Justin Freeman, Bargreen Ellingson
Justin Freeman is something of a foodservice industry lifer. At the age of 12 he began washing dishes at a local independent restaurant and went on to build a diverse career from there. Freeman tried college but soon realized it was not for him. Rather, he humbly feeds off the face-to-face interactions with his colleagues and customers alike.
Over the course of his career, Freeman has done a little bit of everything, from specifying smallwares packages to design build to playing the role of general contractor on job sites. His customer base is as diverse as his skillset. In his sales role he works with independent restaurants, schools, hospitals and even jails. Makes no difference what segment Freeman is serving, though, his approach remains the same: laser-focused on the customer.
At the end of the day, Freeman is a people person, grateful for his lot in life. “The people I work with have my back no matter what,” he says. “I’ve worked with some fantastic people over the years and I can’t say enough about the people at Bargreen Ellingson.”
Q: How has COVID-19 impacted the way you work with your customers?
A: I have the benefit of living in an area that’s less populated than other parts of the country. We went into lockdown for three to four weeks in April 2020. And then May 1, 2020, the governor reopened the state partially, and that allowed me to get back in the field and see all of my customers. And I have been doing that ever since.
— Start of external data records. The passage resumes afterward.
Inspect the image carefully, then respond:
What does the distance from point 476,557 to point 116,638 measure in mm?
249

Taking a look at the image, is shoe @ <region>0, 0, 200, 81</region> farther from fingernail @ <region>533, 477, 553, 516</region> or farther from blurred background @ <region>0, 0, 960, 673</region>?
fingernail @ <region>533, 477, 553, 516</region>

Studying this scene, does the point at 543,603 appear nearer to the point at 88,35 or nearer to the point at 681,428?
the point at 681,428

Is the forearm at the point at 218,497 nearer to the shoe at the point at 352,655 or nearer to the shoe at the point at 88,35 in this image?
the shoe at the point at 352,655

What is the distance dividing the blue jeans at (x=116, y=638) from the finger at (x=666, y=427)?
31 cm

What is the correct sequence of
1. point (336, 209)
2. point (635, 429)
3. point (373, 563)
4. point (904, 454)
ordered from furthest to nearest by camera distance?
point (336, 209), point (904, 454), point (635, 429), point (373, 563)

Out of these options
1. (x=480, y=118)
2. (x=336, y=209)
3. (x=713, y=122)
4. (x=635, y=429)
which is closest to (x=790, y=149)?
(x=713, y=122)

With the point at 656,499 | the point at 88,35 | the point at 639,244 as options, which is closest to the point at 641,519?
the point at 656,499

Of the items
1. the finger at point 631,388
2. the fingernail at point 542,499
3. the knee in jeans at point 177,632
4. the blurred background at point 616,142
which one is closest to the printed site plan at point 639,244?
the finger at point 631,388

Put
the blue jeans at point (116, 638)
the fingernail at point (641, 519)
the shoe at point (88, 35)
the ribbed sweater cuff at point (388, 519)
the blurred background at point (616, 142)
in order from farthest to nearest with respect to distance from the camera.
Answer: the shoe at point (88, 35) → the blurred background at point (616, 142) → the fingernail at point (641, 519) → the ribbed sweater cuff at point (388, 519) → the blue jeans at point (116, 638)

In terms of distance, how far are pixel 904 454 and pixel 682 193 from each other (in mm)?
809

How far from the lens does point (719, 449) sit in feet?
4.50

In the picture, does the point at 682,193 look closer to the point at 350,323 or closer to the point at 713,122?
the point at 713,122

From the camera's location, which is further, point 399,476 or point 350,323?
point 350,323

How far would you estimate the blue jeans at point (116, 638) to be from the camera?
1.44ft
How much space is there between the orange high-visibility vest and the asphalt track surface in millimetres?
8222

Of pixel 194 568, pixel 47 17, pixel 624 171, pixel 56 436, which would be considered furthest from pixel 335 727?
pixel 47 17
In the valley I work in we lost maybe three customers. Everyone else has gotten through it and the rebound has been amazing. Since the first of the year, I’ve seen customers really loosen the purse strings and they expect this summer to be great.
Q: There are so many options out there, how do you find the right solution for the right application?
A: There are so many variables. It depends on the customer, the amount of business they do and how they intend to use the equipment. So, it comes down to having a good idea of what my customer intends to accomplish and understanding where they are financially. I just try to take care of people, really. I intend to be here for a long time. I want my customers to like me, respect me and trust me 10 or 15 years from now. To have that healthy relationship, I need to take care of them and show I am not concerned about simply making one sale. All of that comes into play.
Q: You worked as an operator for a long time. How does that impact your ability to work with your customers?
A: It helps me be in a kitchen comfortably. And the same applies to the dining room and the bar. I know where I need to stand. I know how to address chefs, cooks, prep cooks, bartenders, waitstaff and even general managers. I have held those positions and know how to talk to them. If I am not doing something in a kitchen, for example, I know I am in someone’s way. I also built cabinetry and furniture before, so I understand dimensions and layout, too. That past experience really lends itself to taking care of the customer. It’s not just the owner that’s my customer. It’s all of the employees, too. When I come into a restaurant — and I am in and out of 30 a day window — I say hello to all of them and say goodbye to all of them. Respect goes a long way.